Committee Reports

Commentary on New York Medical Aid in Dying Proposal

SUMMARY

The City Bar’s Bioethical Issues Committee, Health Law Committee, Legal Problems of the Aging Committee, Mental Health Law Committee, and Science & the Law Committee have issued a white paper providing commentary and urging further public debate in New York on the issue of “Medical Aid in Dying,” sometimes understood or referred to as “physician-assisted death,” “physician-assisted suicide” or “death with dignity.”  The paper encourages and seeks to “foster more robust debate and deliberation about proposed Medical Aid in Dying in New York and urgent public policy and public health policy issues, including foreseeable and unforeseeable risks to equitable access to care among vulnerable persons and groups, such as the elderly, the poor, racial and ethnic minorities, and the disenfranchised.” In particular, the paper voices concern about access to appropriate mental health services and qualified mental health professionals.  

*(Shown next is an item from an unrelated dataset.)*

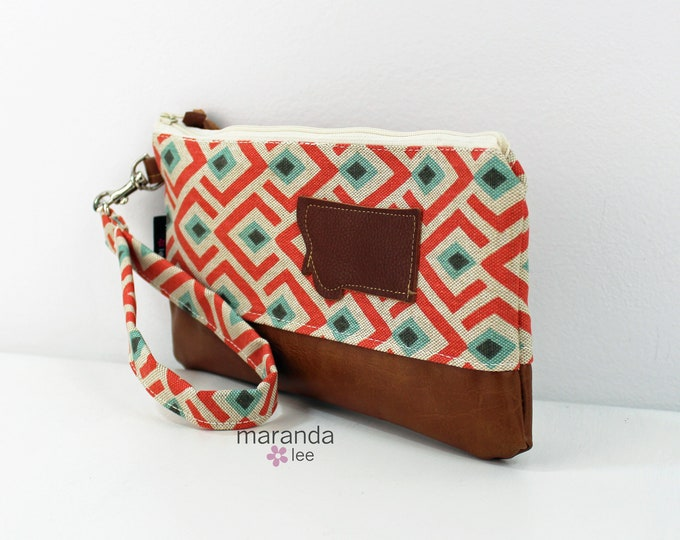 Flat Clutch - On Point Coral with Montana Patch and PU Leather READY to SHIp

The paper presents some of the ethical arguments surrounding end-of-life care, and particularly the evolution in thinking regarding the right to refuse treatment. The paper identifies several points of consideration specific to the 2017 Medical Aid in Dying Act (A.2383/S.3151), including gaps with respect to the bill’s beneficiaries (i.e., no residency requirements or safeguards for institutionalized persons), and a lack of specificity with regard to financing, delivery systems, and qualifications for mental health professionals and English-language interpreters. The committees also urge funding for research on the experiences of terminally ill patients and their views and attitudes toward Medical Aid in Dying.

Observing the many issues surrounding Medical Aid in Dying, the paper concludes with a call “for more robust debate on important matters of public policy including issues of equity and adequacy of health systems, as well as funding for well-designed research studies.”